Es scheint, als wäre diese Beteiligung einigen Unternehmen nicht hoch genug und so kamen manche auf die Idee, Spielenden eine sofortige Abschlagszahlung für ihre Forderungen gegen die Online-Casinobetreiber anzubieten.

Angebotene "Sofortentschädigungen"

Manche Unternehmen bieten sogenannte "Sofortentschädigungen" oder "Sofort-Erstattungen" an. Wie funktioniert das?

Diese Unternehmen lassen sich die Ansprüche, also die Verluste von Spielern im Online-Casino, abtreten und klagen diese Ansprüche dann selbst im eigenen Namen ein. Für diese Ansprüche werden teilweise nur 15, 10 oder gar nur 5 Prozent "Sofortentschädigung" angeboten. Der Spieler oder die Spielerin erhält zum zweifelhaften Vorteil der raschen Bezahlung nur einen Bruchteil der erlittenen Verluste zurück.

Diese Unternehmen wissen natürlich genau, bei welchen Casinos man am ehesten mit einer Zahlung rechnen kann und nutzen dieses Wissen, um mit den Abtretungen selbst hohe Gewinne einzustreifen. Dieses Vorgehen ist moralisch mehr als bedenklich, werden damit Spieler und Spielerinnen gleich ein zweites Mal zur Kasse gebeten – zuerst vom illegalen Online-Casino ohne Lizenz in Österreich, danach von einem Unternehmen, das diese Verluste billig abkauft, um damit selbst ein gutes Geschäft zu machen. Doch sind diese Abtretungsverträge rechtlich wirksam?
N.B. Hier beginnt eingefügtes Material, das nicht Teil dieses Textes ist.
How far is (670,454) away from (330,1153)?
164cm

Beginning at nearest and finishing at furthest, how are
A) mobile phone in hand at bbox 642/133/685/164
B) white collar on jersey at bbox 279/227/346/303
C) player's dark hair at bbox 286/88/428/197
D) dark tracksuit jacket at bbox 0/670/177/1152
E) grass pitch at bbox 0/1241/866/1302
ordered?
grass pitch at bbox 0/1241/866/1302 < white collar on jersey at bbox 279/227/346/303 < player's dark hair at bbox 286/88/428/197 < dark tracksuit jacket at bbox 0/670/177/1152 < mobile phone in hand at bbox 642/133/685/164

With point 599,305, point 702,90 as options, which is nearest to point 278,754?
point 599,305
Die Abtretungen aus rechtlicher Sicht

Wenn man die Geldnot von Spielenden ausnutzt, macht man sich womöglich des Wuchers schuldig. Laut Wuchergesetz sind Verträge nichtig, wenn jemand den Leichtsinn, die Zwangslage oder Unerfahrenheit eines anderen ausbeutet. §1 des Wuchergesetzes lautet wie folgt:

§ 1. Ein Vertrag ist nichtig, wenn jemand den Leichtsinn, die Zwangslage, Verstandesschwäche, Unerfahrenheit oder Gemütsaufregung eines anderen dadurch ausbeutet, dass er sich oder einem Dritten für eine Leistung eine Gegenleistung versprechen oder gewähren lässt, deren Vermögenswert zu dem Werte seiner Leistung in auffallendem Missverhältnis steht.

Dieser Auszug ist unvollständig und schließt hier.